『君の隣』
 季節『ある夏の一日'09』 P1


「問題を起こすな。溺れるな。集合は午後四時、この場所だ。一分でも遅れたら置いていくからな」

 まるで引率の教師のような口振りで話している青年、その前には落ち着いた雰囲気の少年とソワソワと落ち着きのない少年が二人。

 八月某日、連日の晴天もあり小さな海水浴場は今日も人でごった返している。

 集合場所と決めた海の家の横で、諸注意を口にしている長身で細身の青年は大学生の篠田雅則。

 そして雅則よりやや背が低いが均整のとれた身体、黒髪に端正な顔立ちだけを見れば優等生という言葉がしっくりくる、見た目は大きく違うが雅則の三歳下の弟、篠田貴俊。

 貴俊の横に立ちソワソワと落ち着きがない少年、貴俊との身長差は約二十センチ、茶色い髪と大きなアーモンド形の瞳、どこかやんちゃ坊主の雰囲気だが、これでも貴俊と同い年の東雲祐二。

 その横には祐二とよく似た背格好だが、小麦色の肌に爽やかな短髪はいかにもスポーツ少年、祐二と同じサッカー部に所属している佐藤太一。

「それと……」

 今すぐにでも海に向かって駆け出しそうな祐二と太一は、再び口を開いた雅則にうんざりした顔を向けた。

「こっちの首尾が上手くいったら、お前ら帰りは電車な」

「ハァ!? どういうことだよ、雅兄!」

 家が隣同士で小さい頃からよく知っている祐二にとって雅則は兄のようなもの、昔から変わらない呼び名を口にして黒目がちの瞳で雅則を見上げた。

 長身の雅則と祐二では視線を合わすことが出来ず、雅則は腰を屈めると祐二の顔を覗き込んで人差し指を立てた。

「いーか、よく聞け……」

 諭すように真剣な口調の雅則に祐二もまた真っ直ぐな瞳で雅則の言葉を待つ。

 二人の距離が三十センチほどに近付くと、隣りで様子を見守っていた貴俊の眉がピクリと動いた。

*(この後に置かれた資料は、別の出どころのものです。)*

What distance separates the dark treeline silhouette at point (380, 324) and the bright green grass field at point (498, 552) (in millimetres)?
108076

「開放的な夏、普段ガードの固い子もハメを外しちゃったりするかもしれない。陽の沈みかけた海を横目に見ながら海岸線をドライブ、ちょっと美味しい料理を食べて、その後は……」

「その後は……?」

 祐二と太一がゴクッと喉を鳴らし雅則を言葉を待つ。

「ハメるに決まって……アガッ!」

「くだらない話はいいから」

 ニヤリと笑って下世話なことを口にする雅則の脳天に貴俊の手刀が落とされた。

 あやうく舌を噛みそうになった雅則は頭を擦り顔を上げると、貴俊を睨み付けてから祐二と太一に視線を向けた。

 だが貴俊は顔色一つ変えず何事もなかったようにあさっての方向を向いた。

「と、いうわけで……ナンパが成功したらお前ら邪魔だから。お子様は電車で帰りなさい、以上……解散!」

「雅兄、ナンパすんのか?」

「海に男一人でいてどーすんだよ。一人で砂遊びでもしてたらやばいだろう?」

「うん。確かにそれはちょっと引く」

「そういうわけだからお兄さんの健闘を祈ってなさい」

 祐二の肩をポンと叩いた雅則は「じゃっ」と手を上げると歩き出したが、数歩歩くと立ち止まり振り返った。

 振り返った雅則の楽しげな表情に、貴俊の顔は一瞬にして曇ったが二人はそれに気付くはずもなく、振り返った雅則を不思議そうに眺めた。

「祐! お前も一緒に来るか?」

「へっ?」

「ナンパ、したことないだろ? 綺麗なお姉さんとお近付きになれるチャンスだぞ?」

 見た目の良いことを自覚している雅則はかなり自信のある口調で祐二を誘った。